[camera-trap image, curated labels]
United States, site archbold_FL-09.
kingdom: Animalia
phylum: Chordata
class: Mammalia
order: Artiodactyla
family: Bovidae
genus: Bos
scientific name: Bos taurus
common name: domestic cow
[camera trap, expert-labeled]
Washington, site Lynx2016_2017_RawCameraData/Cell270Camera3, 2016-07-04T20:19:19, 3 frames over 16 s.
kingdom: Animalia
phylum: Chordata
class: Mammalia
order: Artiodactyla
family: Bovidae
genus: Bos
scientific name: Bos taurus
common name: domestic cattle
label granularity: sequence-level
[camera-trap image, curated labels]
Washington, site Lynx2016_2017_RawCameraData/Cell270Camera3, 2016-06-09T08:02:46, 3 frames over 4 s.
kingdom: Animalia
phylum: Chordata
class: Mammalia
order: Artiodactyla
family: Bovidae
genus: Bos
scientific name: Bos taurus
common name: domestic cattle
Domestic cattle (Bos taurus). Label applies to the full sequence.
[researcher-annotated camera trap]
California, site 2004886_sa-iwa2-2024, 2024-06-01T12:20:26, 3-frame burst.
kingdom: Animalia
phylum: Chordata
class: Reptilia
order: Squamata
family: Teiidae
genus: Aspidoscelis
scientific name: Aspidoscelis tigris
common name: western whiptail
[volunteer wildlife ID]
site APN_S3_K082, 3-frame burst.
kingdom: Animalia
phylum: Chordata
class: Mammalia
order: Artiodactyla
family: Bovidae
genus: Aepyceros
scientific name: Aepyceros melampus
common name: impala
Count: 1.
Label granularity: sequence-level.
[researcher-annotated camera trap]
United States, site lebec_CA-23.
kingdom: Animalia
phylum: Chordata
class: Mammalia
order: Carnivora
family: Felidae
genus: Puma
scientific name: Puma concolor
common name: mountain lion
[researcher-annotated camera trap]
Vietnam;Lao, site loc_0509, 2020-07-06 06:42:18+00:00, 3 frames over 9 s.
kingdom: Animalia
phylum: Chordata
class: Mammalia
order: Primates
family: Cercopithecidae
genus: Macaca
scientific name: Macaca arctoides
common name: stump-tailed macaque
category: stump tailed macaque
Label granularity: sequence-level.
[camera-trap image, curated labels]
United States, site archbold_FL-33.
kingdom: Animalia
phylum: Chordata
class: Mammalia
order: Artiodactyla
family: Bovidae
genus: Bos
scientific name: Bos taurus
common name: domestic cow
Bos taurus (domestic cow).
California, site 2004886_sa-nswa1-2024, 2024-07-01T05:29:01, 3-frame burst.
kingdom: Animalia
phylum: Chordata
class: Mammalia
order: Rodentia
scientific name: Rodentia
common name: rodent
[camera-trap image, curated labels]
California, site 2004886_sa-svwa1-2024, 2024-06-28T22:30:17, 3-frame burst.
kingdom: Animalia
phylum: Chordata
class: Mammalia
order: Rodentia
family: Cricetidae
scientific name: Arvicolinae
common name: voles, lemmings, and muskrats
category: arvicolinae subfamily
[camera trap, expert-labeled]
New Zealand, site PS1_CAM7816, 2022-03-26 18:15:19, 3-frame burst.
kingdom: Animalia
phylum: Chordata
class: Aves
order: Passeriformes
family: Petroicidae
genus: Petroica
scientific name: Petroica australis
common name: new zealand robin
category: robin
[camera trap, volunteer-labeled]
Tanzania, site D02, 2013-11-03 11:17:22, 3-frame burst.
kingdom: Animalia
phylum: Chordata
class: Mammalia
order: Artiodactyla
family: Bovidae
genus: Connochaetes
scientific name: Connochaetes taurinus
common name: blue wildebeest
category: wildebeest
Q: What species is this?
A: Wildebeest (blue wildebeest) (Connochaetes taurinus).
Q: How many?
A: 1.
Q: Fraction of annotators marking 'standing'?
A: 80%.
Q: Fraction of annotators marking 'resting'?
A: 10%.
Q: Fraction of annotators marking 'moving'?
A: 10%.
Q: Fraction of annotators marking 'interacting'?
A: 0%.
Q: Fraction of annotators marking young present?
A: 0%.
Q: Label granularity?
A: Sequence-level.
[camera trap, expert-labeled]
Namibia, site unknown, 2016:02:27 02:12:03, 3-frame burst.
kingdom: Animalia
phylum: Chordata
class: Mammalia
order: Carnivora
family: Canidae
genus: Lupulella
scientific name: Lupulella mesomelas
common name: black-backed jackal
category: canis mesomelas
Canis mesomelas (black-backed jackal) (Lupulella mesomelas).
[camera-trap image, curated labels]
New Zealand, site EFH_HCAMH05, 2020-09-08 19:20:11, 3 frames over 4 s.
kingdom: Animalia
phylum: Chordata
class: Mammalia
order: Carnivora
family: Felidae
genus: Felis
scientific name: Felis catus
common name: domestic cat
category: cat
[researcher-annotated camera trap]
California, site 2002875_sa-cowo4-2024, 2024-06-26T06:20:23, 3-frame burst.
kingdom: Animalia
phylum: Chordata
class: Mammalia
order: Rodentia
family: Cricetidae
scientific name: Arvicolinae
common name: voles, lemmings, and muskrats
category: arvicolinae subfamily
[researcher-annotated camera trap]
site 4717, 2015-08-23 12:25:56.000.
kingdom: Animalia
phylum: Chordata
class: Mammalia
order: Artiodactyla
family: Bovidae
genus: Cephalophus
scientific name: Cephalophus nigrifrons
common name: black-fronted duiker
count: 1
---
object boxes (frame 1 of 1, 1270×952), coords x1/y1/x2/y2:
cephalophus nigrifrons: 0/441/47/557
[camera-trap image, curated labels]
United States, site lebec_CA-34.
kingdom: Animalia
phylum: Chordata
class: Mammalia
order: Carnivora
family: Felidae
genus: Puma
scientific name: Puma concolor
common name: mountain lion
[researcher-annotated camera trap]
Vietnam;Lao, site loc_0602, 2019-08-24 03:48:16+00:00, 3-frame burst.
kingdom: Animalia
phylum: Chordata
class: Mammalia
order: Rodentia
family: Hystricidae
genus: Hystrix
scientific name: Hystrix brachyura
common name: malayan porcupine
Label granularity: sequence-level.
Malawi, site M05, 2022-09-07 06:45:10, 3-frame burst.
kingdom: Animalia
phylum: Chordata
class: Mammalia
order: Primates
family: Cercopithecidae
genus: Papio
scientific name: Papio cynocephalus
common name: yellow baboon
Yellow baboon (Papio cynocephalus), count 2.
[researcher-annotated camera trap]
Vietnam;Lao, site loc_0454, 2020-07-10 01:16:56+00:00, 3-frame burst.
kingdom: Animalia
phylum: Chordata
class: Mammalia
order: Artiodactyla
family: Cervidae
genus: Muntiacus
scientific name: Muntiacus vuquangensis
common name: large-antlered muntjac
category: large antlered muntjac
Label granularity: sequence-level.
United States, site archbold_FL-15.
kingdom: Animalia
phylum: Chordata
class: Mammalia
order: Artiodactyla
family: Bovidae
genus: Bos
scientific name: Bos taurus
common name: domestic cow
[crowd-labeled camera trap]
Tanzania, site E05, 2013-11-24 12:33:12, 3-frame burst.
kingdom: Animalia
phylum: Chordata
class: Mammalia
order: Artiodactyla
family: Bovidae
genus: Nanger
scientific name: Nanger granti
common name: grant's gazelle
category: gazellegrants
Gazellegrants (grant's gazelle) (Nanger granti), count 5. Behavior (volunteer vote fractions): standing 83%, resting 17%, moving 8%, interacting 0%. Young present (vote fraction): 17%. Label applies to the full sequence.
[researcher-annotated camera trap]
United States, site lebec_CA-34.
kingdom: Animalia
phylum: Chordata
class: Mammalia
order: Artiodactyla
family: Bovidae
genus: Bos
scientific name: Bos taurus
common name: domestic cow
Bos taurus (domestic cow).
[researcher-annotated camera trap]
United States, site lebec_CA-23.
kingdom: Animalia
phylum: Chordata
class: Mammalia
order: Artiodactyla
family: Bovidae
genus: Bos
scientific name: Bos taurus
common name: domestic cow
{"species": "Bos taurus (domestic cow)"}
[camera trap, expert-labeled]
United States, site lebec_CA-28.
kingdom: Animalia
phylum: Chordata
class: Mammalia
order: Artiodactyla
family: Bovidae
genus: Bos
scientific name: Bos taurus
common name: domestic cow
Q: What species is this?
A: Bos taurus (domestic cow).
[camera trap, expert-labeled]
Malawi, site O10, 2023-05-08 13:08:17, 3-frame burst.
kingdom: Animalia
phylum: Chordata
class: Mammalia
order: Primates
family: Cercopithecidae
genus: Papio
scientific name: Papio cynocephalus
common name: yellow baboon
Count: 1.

- - - - -

- [Task to carry out] Your answer must be the lines above, unchanged, from the first one through the line that holds "class: Reptilia", inclusive, and no others.

- [Answer for this exercise]
[camera-trap image, curated labels]
United States, site archbold_FL-09.
kingdom: Animalia
phylum: Chordata
class: Mammalia
order: Artiodactyla
family: Bovidae
genus: Bos
scientific name: Bos taurus
common name: domestic cow
[camera trap, expert-labeled]
Washington, site Lynx2016_2017_RawCameraData/Cell270Camera3, 2016-07-04T20:19:19, 3 frames over 16 s.
kingdom: Animalia
phylum: Chordata
class: Mammalia
order: Artiodactyla
family: Bovidae
genus: Bos
scientific name: Bos taurus
common name: domestic cattle
label granularity: sequence-level
[camera-trap image, curated labels]
Washington, site Lynx2016_2017_RawCameraData/Cell270Camera3, 2016-06-09T08:02:46, 3 frames over 4 s.
kingdom: Animalia
phylum: Chordata
class: Mammalia
order: Artiodactyla
family: Bovidae
genus: Bos
scientific name: Bos taurus
common name: domestic cattle
Domestic cattle (Bos taurus). Label applies to the full sequence.
[researcher-annotated camera trap]
California, site 2004886_sa-iwa2-2024, 2024-06-01T12:20:26, 3-frame burst.
kingdom: Animalia
phylum: Chordata
class: Reptilia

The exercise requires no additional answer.